(Source passage begins)
Happy Spring: Accommodating Your Life

Do you ever feel as if the need to control is dominating your life? Trying to control your life probably isn’t working for you, just like it didn’t work for me. Relinquish your control and take back your life, because trying to control everything just doesn’t work..

We all want exactly what we want. However, we often don’t get what we think we want. In fact, a lot of the time we get exactly what we think we don’t want. Sound convoluted? Well, perhaps it is sometimes. So what can we take away from this confusing cycle of desire vs. acquire? We can learn to ask the universe for what we think we want and then learn to be flexible and adapt to whatever comes back to us. Often the universe sends us exactly what we need.

This past month has been a whirlwind filled with travel and the hectic moving of my office. Every weekend has been jam-packed with endless things and tasks that I needed to accomplish. I kept reminding myself to just stay focused and in the present moment as much as possible, which helped me stay on task and get the job done (most of them anyway). Needless to say, not everything went smoothly or as planned, because let’s face it, life rarely goes as we plan. Practicing patience and tolerance was the key to being able to let go of what I could not control and embracing the way things turned out.
(Source passage ends)
(Stored data begins)
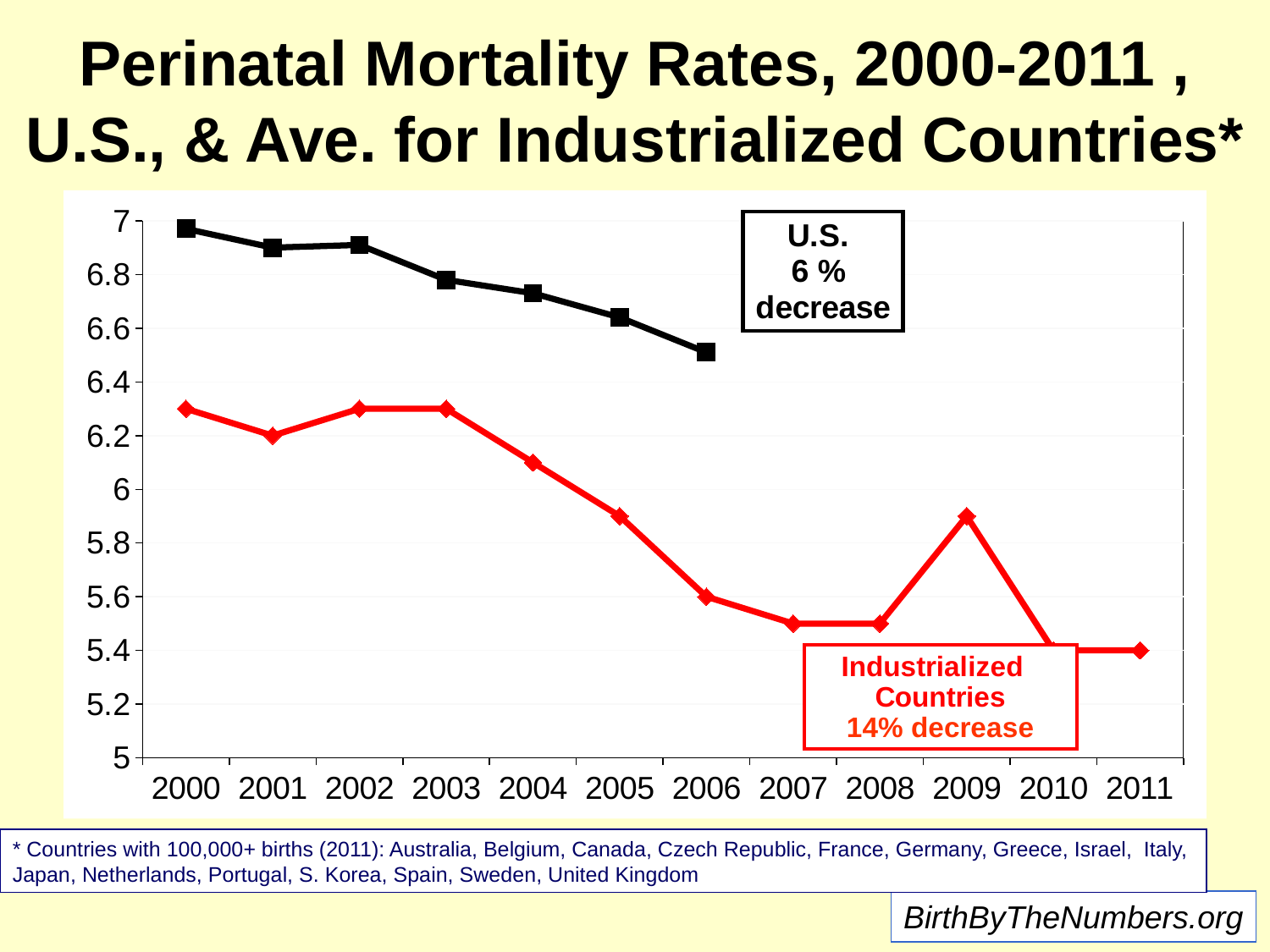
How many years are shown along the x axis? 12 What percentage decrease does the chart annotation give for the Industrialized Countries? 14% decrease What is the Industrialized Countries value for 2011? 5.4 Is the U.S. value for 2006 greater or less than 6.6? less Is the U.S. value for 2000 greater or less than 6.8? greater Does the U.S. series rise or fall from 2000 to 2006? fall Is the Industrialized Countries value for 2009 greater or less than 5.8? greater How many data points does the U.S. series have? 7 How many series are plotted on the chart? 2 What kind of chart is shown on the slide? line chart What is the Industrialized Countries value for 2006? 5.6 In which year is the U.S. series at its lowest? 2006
(Stored data ends)
Work order 1: Sum up the piece on letting go of control in two sentences.
Work order 2: Reproduce the part of the piece on letting go of control from "Happy Spring: Accommodating" up to and including "what we need.".
The material after the text stands on its own and has no connection to the text.

Answer space 1: The writer says that trying to control everything doesn't work, and suggests asking the universe for what we want and then adapting flexibly to whatever comes back, since that is often what we need. During a hectic month of travel and an office move, the writer found that staying in the present moment and practicing patience and tolerance helped with letting go of what couldn't be controlled.

Answer space 2:
Happy Spring: Accommodating Your Life

Do you ever feel as if the need to control is dominating your life? Trying to control your life probably isn’t working for you, just like it didn’t work for me. Relinquish your control and take back your life, because trying to control everything just doesn’t work..

We all want exactly what we want. However, we often don’t get what we think we want. In fact, a lot of the time we get exactly what we think we don’t want. Sound convoluted? Well, perhaps it is sometimes. So what can we take away from this confusing cycle of desire vs. acquire? We can learn to ask the universe for what we think we want and then learn to be flexible and adapt to whatever comes back to us. Often the universe sends us exactly what we need.